I was born and brought up in Lewis and some of these poems – “The Exiles”, “The Departing Island”, “Speech for Prospero”, “‘You’ll take a bath’” – are among my earliest poetic memories, the gneiss undergirding my poetic subconscious. Meeting them again in this new, pared-back, arrangement graces them with fresh urgency – and fresh distance. Though this is largely energising, this is not always the case. Deer on the High Hills only fully presents one side – the English one – of a double-faced coin. The other side, the Gaelic poet Iain Crichton Mac a’ Ghobhainn, is at most a ghost at the feast. The selection includes Crichton Smith’s own (prose) translations of his Gaelic poems, without publishing the original texts. This appears standard in Carcanet publications of his work (as distinct from their dual-language editions of Sorley MacLean’s work); and Crichton Smith’s Gaelic poems were themselves collected, without translations, in A’ Bhàrdachd Ghàidhlig, edited by Moray Watson and published by Acair, in 2013. The absence of the Gaelic texts (and separation of the two oeuvres) leaves a sense of uneasy incompletion and – in the case of the sequence “Shall Gaelic Die?”, included in English – gives a particular edge to the question of the tenuous survival of the language. Greening also omits some of Crichton Smith’s most popular (and for me finest) Gaelic poems – including “Tha thu air aigeann m’ inntinn” [You are at the bottom of my mind], “A’ Dol Dhachaigh” [Going Home] and “An t-Òban” [Oban] – reducing the absurdist, painfully surrealist (or even playfully wicked) quality of his voice.

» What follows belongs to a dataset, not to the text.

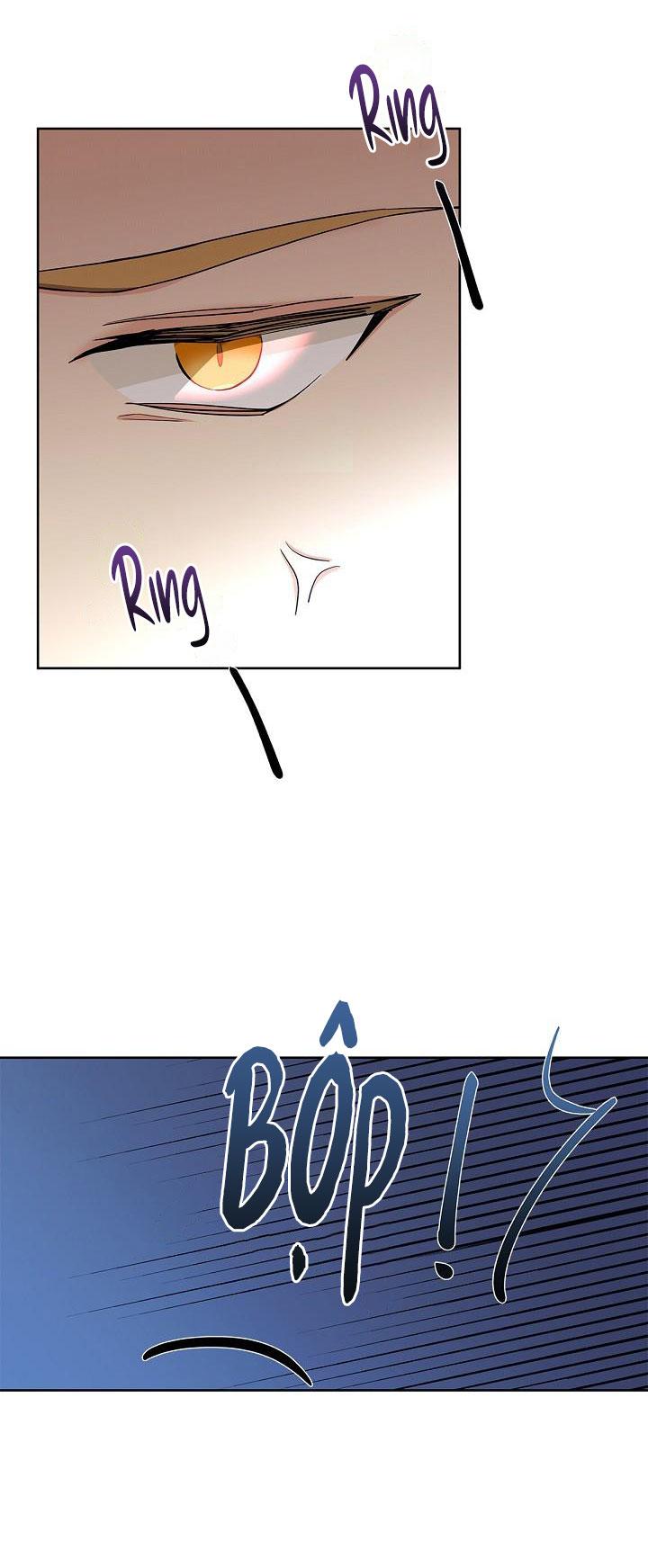 moralless chapter 2 22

There are other omissions of note (including “For Angus MacLeod”, from which I quoted at the beginning, or “In Luss Churchyard”), but these can be counted as part of the necessary process of shaping and reshaping Crichton Smith’s oeuvre, of relearning the precision, humanity, and, most engagingly, love that runs through it. “At the Scott Exhibition, Edinburgh Festival” ends with the plangent “What love he must have lost to write so much”. Deer on the High Hills leaves an impression, more than anything else, of what love Crichton Smith must have gained through his “work” of being human – and which we are lucky to be able to share.
Deer on the High Hills: Selected Poems is published by Carcanet, 2021.